What the exercise asks: Quote every item below word for word, keeping them in the order shown.

Entries supplied:
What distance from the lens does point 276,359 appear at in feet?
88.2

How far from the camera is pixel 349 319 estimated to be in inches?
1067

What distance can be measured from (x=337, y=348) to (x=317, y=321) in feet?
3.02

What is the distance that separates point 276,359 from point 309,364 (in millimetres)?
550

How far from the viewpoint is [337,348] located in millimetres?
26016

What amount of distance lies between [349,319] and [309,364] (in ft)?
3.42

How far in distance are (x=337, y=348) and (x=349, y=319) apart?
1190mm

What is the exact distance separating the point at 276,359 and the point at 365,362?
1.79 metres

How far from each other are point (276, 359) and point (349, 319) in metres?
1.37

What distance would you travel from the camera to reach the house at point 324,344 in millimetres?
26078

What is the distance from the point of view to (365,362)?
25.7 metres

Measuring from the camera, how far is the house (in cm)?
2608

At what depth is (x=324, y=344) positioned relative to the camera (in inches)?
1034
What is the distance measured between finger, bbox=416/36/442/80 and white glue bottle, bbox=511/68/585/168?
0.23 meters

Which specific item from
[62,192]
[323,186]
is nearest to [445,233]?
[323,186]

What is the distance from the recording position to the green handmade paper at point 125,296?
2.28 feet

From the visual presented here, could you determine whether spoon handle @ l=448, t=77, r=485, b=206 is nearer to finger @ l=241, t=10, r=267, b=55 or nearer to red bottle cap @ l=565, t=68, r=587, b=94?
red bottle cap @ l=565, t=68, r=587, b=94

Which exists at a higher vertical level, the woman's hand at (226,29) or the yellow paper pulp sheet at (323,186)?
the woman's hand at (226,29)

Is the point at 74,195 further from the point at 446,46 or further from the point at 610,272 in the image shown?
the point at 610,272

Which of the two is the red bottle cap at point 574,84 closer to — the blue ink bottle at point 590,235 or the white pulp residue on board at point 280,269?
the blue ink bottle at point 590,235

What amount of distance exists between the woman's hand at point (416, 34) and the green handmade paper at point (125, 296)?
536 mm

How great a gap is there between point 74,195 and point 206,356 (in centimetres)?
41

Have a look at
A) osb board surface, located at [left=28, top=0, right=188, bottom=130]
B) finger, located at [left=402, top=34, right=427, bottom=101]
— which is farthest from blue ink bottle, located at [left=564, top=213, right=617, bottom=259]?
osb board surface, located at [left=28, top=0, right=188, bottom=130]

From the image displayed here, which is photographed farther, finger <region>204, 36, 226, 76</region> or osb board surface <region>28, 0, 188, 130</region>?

Task answer:
What distance from the lens does point 276,359 appear at in feet?
88.2

How far from the camera is pixel 349 319 estimated to be in inches?
1067

What distance can be measured from (x=337, y=348) to (x=317, y=321) in feet?
3.02

What is the distance that separates point 276,359 from point 309,364 (in millimetres)?
550

How far from the viewpoint is [337,348] located in millimetres?
26016

What amount of distance lies between [349,319] and [309,364] (in ft)?
3.42

How far in distance are (x=337, y=348) and (x=349, y=319) apart?
1190mm

What is the exact distance separating the point at 276,359 and the point at 365,362?
1.79 metres

How far from each other are point (276, 359) and point (349, 319) in metres?
1.37

What distance would you travel from the camera to reach the house at point 324,344 in millimetres?
26078

What is the distance from the point of view to (365,362)?
25.7 metres

Measuring from the camera, how far is the house (in cm)?
2608

At what depth is (x=324, y=344) positioned relative to the camera (in inches)?
1034
What is the distance measured between finger, bbox=416/36/442/80 and white glue bottle, bbox=511/68/585/168?
0.23 meters

Which specific item from
[62,192]
[323,186]
is nearest to [445,233]?
[323,186]

What is the distance from the recording position to the green handmade paper at point 125,296?
2.28 feet

From the visual presented here, could you determine whether spoon handle @ l=448, t=77, r=485, b=206 is nearer to finger @ l=241, t=10, r=267, b=55 or nearer to red bottle cap @ l=565, t=68, r=587, b=94?
red bottle cap @ l=565, t=68, r=587, b=94

Which exists at a higher vertical level, the woman's hand at (226,29) or the yellow paper pulp sheet at (323,186)?
the woman's hand at (226,29)

Is the point at 74,195 further from the point at 446,46 or further from the point at 610,272 in the image shown?
the point at 610,272

Which of the two is the red bottle cap at point 574,84 closer to — the blue ink bottle at point 590,235 or the white pulp residue on board at point 280,269?
the blue ink bottle at point 590,235

What amount of distance exists between the woman's hand at point (416, 34) and the green handmade paper at point (125, 296)?
536 mm

How great a gap is there between point 74,195 and point 206,356 (in centimetres)?
41

Have a look at
A) osb board surface, located at [left=28, top=0, right=188, bottom=130]
B) finger, located at [left=402, top=34, right=427, bottom=101]
— which is farthest from blue ink bottle, located at [left=564, top=213, right=617, bottom=259]?
osb board surface, located at [left=28, top=0, right=188, bottom=130]

From the image displayed here, which is photographed farther, finger <region>204, 36, 226, 76</region> or osb board surface <region>28, 0, 188, 130</region>?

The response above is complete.